* **RECORDS TO USE**
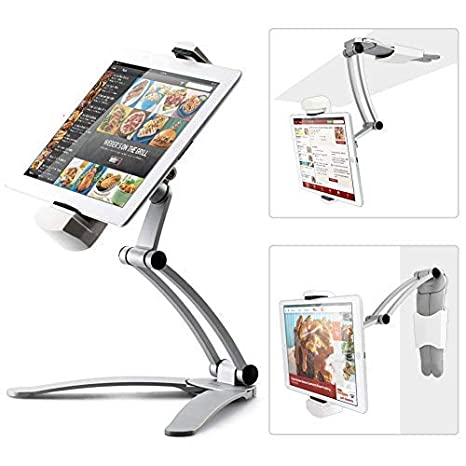 Amazon Com Kitchen Tablet Mount Stand Ikross 2 In 1 Kitchen Wall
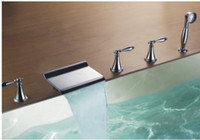 Wholesale Bathroom Bathtub Waterfall Faucet Cold and Hot Basin Mixer C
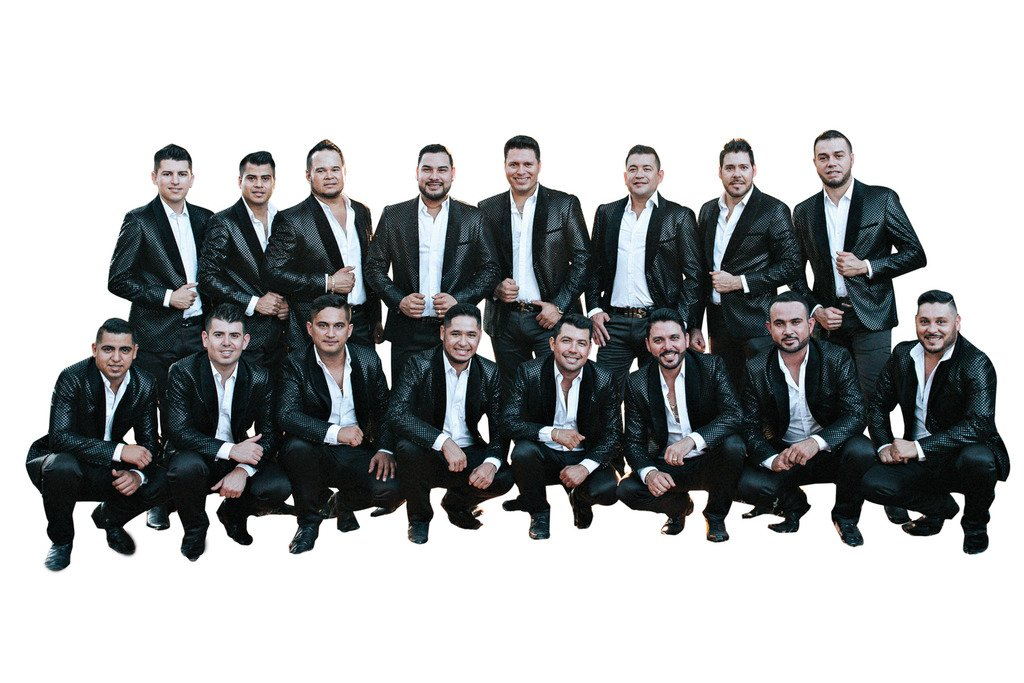 Image result for banda ms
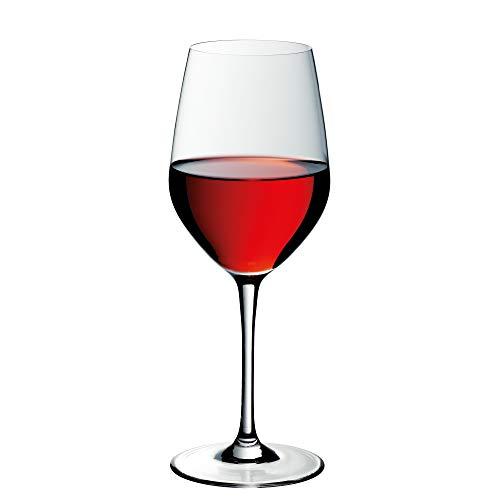 WMF Easy Plus Rotwein Weinglas 450ml, Kristallglas, spülmaschinenfest, transparent, Geschenk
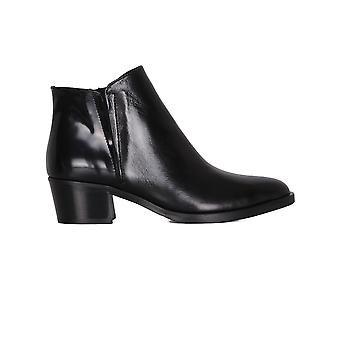 Franca women's 1263NERO black leather of desert boots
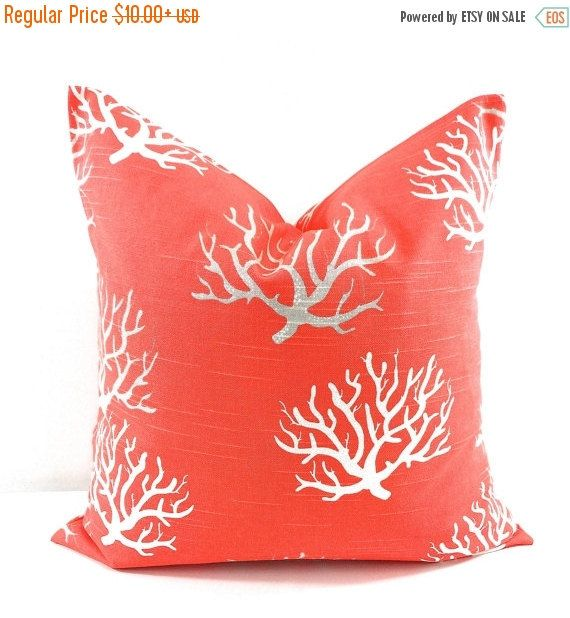 Best 25 Pillow sale ideas on Pinterest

* **WHAT YOU ARE ASKED TO DO**
Give the entries above again word for word, without the pictures.

* **WORKED SOLUTION**
 Amazon Com Kitchen Tablet Mount Stand Ikross 2 In 1 Kitchen Wall
 Wholesale Bathroom Bathtub Waterfall Faucet Cold and Hot Basin Mixer C
 Image result for banda ms
 WMF Easy Plus Rotwein Weinglas 450ml, Kristallglas, spülmaschinenfest, transparent, Geschenk
 Franca women's 1263NERO black leather of desert boots
 Best 25 Pillow sale ideas on Pinterest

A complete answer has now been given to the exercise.